Questions:
- a) In the extract about the silent supper, list the actions that the members of the family perform in the quoted passage by Ray Bradbury.
- b) Duplicate the passage of the extract about the silent supper between "Celebrating Spirit with" and "I almost died.", inclusive.

Extract provided:
Wednesday, October 26, 2016

Celebrating Spirit with a Silent Supper

“And in one house they could see an old grandfather mummy being taken out of a closet and put in the place of honor at the head of the table, with food set before him. And the members of the family sat down to their evening meal and lifted their glasses and drank to the dead one seated there, all dust and dry silence…”
~ Ray Bradbury, The Halloween Tree, 1972

Dine with the Dead
Bradbury’s text was my first introduction to the idea of the silent dinner with the dead, also known as a Dumb Supper. This formal sit-down is traditionally done any night between October thirty-first and November third. I enjoy it most when we can set the table on Halloween evening, also known as Samhain (sow-in), which we are planning to do this year. This one is also special as it marks the first anniversary of the accident where I almost died.

(Collected data)
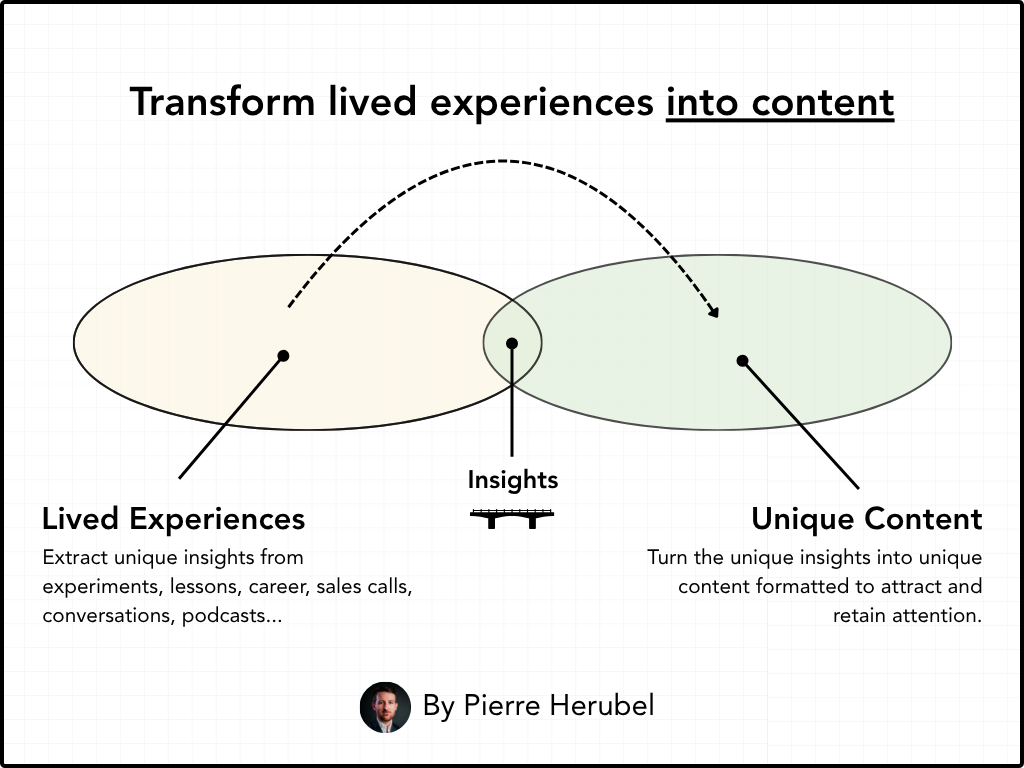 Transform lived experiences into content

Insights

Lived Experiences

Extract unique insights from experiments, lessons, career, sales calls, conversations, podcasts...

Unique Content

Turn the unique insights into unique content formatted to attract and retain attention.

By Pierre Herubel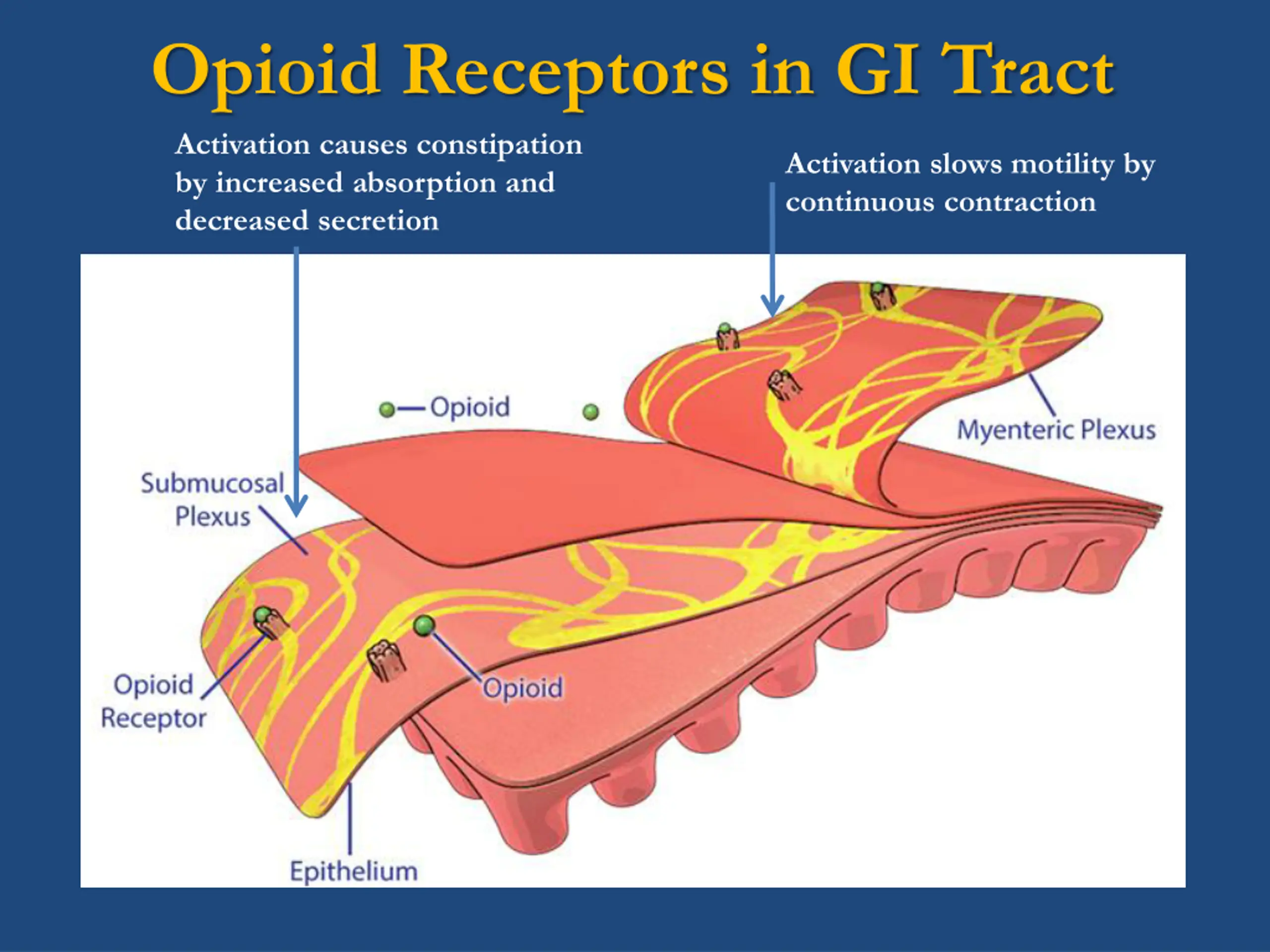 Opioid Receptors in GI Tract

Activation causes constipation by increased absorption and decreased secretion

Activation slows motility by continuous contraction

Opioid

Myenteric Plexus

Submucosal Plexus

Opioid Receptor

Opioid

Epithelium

Responses to the exercise:
- a)
- sat down to their evening meal
- lifted their glasses
- drank to the dead one seated there

- b)
Celebrating Spirit with a Silent Supper

“And in one house they could see an old grandfather mummy being taken out of a closet and put in the place of honor at the head of the table, with food set before him. And the members of the family sat down to their evening meal and lifted their glasses and drank to the dead one seated there, all dust and dry silence…”
~ Ray Bradbury, The Halloween Tree, 1972

Dine with the Dead
Bradbury’s text was my first introduction to the idea of the silent dinner with the dead, also known as a Dumb Supper. This formal sit-down is traditionally done any night between October thirty-first and November third. I enjoy it most when we can set the table on Halloween evening, also known as Samhain (sow-in), which we are planning to do this year. This one is also special as it marks the first anniversary of the accident where I almost died.